Threats of an overheating housing market have reached Threadneedle Street, and they're cutting out the mortgage incentives from the Funding for Lending Scheme (FLS).
This morning Bank of England governor Mark Carney said that "risks to financial stability may grow if there are further substantial and rapid increases in house prices".
FLS was launched at a time when many economists saw mortgages as too difficult to obtain, and now that house prices are rising, it's being withdrawn.
Help to Buy however, seems to have been born for political reasons – to play into rhetoric about home ownership and getting people "on the ladder". The second part was accelerated to time in with conference season.
It won't be going.
That's madness, according to Adam Smith Institute law fellow Preston Byrne, and author of Burning Down the House, a paper which argued that Help to Buy would increase prices, but not supply. “I didn’t think Government housing policy could make less sense. I was mistaken."
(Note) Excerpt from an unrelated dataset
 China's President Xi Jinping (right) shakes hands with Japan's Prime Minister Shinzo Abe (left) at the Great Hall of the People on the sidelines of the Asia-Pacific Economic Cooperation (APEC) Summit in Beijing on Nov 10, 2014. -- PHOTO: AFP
While the Bank of England withdraws a measure that reduces funding costs, the mortgage subsidies from Help to Buy part one and risk transferral from part two will stay in play.
Byrne says that government "can’t plausibly defend one subsidy on the basis house prices aren’t rising, while scrapping another on the basis they are."
Instead policymakers should be focused on the issue of supply – supply of finance isn't what's holding back otherwise willing homebuyers, but a dearth of new homes. While home building is on the rise the UK is still short.
The National Housing and Planning Advice Unit has estimated that the UK needs 290,500 additional homes a year. In the three years to June, just 334,000 were built. Liberalising planning rules could see more homes completed, more people in homes, and Carney wouldn't have to keep such a a close eye on the housing sector.